By the 1980s, there would be a second ozone hole in the Tropics, seven times the size of the one on Antarctica. And it lasts all year, unlike the one over the frozen continent that opens in spring to close at the end of the season.

This was discovered by Qing-Bin Lu, a scientist who works at the University of Waterloo, Canada, surprising the entire scientific community. This second hole, in fact, had not been foreseen by any conventional photochemical model used until now. But it is well suited to the model proposed by Lu himself and his team in recent years, the CRE (Cosmic-Ray-Driven Electron Reaction).

A second ozone hole? It doesn’t exist

Is it possible that a phenomenon of this magnitude has escaped scientists all over the world for 40 years? From the observations of Lu, who published the work on AIP Advances, the hole in the ozone layer on the Tropics has values similar to that of the South Pole, with an amount of O3 about 80% lower than normal. But several of his colleagues dispute these findings.
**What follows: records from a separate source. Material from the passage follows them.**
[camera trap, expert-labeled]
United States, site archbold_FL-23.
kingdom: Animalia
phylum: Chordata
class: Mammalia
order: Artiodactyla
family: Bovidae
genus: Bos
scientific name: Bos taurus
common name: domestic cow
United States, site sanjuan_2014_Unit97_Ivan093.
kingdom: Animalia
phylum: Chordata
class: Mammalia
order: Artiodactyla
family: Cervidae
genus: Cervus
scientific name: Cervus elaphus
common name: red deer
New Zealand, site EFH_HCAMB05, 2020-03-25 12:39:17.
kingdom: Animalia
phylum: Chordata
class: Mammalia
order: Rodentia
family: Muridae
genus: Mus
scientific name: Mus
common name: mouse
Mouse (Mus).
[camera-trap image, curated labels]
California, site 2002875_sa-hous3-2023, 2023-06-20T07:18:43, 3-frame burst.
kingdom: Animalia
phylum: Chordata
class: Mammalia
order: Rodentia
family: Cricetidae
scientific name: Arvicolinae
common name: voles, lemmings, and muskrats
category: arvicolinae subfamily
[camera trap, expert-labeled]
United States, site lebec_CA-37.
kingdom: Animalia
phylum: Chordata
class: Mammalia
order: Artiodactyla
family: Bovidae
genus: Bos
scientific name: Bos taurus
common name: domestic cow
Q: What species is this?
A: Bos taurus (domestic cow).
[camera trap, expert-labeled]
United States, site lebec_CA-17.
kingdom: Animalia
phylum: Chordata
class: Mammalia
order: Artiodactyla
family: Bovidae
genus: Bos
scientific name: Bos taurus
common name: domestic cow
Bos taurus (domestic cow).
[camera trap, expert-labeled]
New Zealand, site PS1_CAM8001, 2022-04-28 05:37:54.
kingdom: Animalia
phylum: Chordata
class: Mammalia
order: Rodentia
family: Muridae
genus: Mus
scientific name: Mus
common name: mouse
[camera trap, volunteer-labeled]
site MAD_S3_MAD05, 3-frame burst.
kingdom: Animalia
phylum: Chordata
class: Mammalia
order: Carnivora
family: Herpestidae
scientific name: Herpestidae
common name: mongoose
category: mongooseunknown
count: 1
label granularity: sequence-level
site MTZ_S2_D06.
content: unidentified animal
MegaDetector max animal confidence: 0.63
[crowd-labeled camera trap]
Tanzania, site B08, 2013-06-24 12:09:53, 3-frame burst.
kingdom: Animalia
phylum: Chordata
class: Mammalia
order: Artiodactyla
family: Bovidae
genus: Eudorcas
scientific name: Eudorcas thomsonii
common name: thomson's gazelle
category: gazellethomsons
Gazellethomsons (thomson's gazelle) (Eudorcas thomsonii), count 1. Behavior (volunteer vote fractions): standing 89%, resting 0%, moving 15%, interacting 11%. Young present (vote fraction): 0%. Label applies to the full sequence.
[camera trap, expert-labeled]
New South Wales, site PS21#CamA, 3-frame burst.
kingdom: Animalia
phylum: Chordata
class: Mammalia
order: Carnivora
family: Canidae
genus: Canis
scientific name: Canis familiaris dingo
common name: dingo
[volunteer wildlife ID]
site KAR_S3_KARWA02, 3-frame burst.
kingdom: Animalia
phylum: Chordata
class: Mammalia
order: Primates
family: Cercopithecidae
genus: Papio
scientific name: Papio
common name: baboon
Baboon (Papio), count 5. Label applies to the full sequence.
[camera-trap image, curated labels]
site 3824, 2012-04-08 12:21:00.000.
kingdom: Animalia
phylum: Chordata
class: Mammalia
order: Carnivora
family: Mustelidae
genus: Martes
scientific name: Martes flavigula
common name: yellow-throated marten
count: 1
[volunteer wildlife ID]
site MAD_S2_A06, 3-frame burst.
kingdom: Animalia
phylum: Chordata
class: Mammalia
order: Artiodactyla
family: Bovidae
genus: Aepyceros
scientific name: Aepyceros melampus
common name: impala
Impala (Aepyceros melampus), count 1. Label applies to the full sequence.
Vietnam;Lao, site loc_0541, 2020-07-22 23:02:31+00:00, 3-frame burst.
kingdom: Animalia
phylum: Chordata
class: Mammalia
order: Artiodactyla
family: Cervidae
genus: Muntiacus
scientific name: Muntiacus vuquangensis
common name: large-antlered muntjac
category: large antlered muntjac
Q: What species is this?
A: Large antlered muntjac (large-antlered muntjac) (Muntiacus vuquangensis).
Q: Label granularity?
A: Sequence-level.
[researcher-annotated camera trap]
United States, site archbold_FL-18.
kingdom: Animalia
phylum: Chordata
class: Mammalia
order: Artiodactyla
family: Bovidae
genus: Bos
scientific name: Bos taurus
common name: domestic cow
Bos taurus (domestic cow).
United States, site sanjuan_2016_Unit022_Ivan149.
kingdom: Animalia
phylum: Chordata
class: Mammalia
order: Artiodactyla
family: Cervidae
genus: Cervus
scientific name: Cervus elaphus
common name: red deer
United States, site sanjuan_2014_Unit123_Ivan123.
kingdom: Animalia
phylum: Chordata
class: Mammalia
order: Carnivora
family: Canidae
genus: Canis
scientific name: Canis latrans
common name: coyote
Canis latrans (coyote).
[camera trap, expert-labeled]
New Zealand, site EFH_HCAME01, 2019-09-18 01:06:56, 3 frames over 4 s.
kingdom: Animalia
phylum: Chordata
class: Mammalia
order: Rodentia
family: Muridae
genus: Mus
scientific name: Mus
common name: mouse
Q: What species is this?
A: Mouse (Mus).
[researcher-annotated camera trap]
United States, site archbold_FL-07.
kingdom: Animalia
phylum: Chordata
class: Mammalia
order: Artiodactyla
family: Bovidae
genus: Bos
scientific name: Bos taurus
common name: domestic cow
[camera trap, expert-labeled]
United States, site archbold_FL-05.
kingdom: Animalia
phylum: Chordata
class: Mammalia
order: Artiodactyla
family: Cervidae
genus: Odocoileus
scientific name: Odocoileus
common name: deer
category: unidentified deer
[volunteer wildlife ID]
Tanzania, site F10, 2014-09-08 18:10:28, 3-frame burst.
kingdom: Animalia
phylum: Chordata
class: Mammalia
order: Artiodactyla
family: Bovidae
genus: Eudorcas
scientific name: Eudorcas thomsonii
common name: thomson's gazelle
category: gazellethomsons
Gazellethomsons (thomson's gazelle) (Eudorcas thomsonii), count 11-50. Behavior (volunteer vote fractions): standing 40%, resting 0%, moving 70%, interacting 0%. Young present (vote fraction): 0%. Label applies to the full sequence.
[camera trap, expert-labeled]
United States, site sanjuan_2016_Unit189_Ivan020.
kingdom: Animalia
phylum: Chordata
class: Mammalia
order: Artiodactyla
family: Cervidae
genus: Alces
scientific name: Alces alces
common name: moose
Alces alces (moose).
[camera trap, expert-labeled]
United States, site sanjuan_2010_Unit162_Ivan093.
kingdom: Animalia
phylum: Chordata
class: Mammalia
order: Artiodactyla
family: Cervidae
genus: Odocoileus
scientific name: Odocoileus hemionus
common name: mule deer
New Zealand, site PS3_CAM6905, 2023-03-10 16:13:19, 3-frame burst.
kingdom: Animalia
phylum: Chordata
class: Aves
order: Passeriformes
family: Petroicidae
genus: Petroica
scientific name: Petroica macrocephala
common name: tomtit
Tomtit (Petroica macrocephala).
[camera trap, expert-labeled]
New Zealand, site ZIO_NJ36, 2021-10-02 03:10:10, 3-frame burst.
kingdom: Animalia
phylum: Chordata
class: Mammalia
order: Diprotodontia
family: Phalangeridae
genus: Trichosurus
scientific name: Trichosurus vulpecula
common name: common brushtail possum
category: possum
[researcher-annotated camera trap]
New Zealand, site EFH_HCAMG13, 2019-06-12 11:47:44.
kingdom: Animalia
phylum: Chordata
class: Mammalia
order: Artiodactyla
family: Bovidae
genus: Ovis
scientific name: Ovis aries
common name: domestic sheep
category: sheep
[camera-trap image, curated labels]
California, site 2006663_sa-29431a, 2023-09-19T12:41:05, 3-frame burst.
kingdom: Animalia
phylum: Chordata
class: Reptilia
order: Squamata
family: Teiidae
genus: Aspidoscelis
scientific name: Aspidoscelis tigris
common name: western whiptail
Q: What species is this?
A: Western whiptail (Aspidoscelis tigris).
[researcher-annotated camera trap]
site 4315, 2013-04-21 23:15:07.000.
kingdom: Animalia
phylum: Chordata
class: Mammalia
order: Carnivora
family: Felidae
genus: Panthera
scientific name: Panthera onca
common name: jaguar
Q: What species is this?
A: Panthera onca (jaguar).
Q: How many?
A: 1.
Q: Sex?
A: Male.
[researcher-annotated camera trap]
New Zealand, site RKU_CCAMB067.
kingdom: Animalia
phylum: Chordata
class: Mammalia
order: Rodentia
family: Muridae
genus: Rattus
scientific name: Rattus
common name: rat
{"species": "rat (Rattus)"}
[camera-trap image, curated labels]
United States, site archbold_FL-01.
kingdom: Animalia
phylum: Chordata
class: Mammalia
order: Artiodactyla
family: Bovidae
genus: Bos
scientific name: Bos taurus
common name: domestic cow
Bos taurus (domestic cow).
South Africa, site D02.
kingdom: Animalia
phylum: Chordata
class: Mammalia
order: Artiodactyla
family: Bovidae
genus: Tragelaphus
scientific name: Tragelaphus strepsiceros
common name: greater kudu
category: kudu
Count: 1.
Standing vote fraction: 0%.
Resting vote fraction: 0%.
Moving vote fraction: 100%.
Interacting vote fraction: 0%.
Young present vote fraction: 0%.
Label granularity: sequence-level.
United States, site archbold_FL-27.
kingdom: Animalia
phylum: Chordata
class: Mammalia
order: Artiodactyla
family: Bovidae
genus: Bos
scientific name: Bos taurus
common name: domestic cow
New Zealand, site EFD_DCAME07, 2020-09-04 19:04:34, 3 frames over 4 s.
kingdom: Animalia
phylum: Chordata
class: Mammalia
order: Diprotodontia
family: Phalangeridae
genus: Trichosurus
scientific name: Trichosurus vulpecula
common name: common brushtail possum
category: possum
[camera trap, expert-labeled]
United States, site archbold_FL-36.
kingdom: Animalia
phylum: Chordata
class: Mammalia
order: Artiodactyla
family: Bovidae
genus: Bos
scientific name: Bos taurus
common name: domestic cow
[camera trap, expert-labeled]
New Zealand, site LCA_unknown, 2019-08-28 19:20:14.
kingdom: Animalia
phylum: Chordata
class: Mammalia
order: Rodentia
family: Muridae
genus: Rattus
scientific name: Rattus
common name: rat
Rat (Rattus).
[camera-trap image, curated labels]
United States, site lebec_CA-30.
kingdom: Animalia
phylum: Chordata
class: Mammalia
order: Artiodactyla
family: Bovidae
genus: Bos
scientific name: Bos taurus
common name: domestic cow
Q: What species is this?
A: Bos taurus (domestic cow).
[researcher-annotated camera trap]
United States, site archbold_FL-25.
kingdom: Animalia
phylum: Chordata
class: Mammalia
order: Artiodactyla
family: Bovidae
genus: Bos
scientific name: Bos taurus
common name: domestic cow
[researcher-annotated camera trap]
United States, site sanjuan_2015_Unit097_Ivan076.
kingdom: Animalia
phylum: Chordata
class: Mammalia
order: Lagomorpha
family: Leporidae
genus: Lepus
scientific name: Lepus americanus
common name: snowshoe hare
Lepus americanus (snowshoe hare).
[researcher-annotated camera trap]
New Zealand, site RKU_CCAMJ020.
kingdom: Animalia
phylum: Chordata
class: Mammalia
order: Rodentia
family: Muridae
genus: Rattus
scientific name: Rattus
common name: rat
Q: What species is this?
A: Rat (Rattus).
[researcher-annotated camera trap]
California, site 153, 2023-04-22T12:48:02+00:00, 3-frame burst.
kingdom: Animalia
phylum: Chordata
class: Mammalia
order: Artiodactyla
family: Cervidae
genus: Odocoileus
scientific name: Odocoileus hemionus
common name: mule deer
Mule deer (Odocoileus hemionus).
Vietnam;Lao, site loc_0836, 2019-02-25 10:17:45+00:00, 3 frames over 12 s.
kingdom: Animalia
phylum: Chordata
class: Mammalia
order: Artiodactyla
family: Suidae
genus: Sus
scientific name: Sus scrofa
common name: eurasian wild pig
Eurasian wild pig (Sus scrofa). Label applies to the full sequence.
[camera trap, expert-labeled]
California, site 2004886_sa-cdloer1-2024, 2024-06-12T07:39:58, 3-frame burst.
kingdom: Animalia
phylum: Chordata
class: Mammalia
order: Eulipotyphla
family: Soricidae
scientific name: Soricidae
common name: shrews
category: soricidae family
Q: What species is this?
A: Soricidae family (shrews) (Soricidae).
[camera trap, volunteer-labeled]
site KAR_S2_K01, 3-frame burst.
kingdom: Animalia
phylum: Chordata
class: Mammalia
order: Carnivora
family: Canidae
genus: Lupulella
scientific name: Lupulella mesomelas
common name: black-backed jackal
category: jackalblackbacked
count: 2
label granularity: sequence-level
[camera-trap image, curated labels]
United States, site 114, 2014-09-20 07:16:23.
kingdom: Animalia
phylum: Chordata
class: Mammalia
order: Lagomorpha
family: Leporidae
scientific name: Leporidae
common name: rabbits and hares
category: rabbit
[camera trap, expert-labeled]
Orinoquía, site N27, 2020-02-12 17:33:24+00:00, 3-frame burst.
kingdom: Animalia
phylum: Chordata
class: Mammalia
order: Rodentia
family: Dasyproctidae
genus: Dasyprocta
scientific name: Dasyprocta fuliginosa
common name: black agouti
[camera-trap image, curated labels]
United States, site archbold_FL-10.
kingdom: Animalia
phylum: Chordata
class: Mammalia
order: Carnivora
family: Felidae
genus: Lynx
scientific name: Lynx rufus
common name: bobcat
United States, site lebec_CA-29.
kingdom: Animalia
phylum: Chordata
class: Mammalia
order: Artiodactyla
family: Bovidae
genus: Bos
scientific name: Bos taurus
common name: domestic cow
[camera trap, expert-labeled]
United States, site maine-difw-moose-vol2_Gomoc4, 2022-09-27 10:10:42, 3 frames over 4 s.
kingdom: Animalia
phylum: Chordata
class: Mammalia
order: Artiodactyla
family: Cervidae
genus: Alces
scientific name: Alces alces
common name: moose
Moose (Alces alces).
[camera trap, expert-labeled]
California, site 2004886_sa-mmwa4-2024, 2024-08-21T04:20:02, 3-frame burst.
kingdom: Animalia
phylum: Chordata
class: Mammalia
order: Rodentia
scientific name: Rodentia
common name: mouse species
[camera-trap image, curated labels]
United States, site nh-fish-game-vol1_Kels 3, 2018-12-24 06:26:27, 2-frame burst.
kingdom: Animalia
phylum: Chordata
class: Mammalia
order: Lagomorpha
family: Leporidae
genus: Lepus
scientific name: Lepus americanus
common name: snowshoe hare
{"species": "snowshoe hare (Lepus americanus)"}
There is no ‘tropical ozone hole’, driven by electrons of cosmic rays proposed by the author or otherwise. The long-term changes and year-to-year variability of the ozone layer in the lower tropical stratosphere (about 15-20 km high) are well known and are the result of both man-led processes and natural factors,” says Paul Young, Lancaster University scientist and first signing of the WMO and UNEP report on ozone depletion published in 2022.

“The identification of a “tropical ozone hole” by the author is due to the fact that he looks at the percentage changes of ozone, rather than the absolute ones; the latter are much more relevant to the harmful UV rays reaching the surface. Interestingly, his article does not draw on the vast literature that explores and documents ozone trends in all regions of the atmosphere,” concludes Young.

For Marta Abalos Alvarez of the Complutense University of Madrid “the article lacks the scientific rigor necessary to be a reliable contribution. It contains many reasoning with serious errors and unsubstantiated statements”. We already have a good understanding of polar ozone depletion thanks to different and well-established chemical mechanisms that can explain the slow and variable closure of the Antarctic ozone hole, and this new research does not persuade me otherwise”, confirms Martyn Chipperfield of Leeds University. “The claim of this search for such large variations of ozone in the tropics has not been found in other studies, which makes me very suspicious. Science should never depend on a single study; this new work needs careful verification before it can be accepted as a fact”.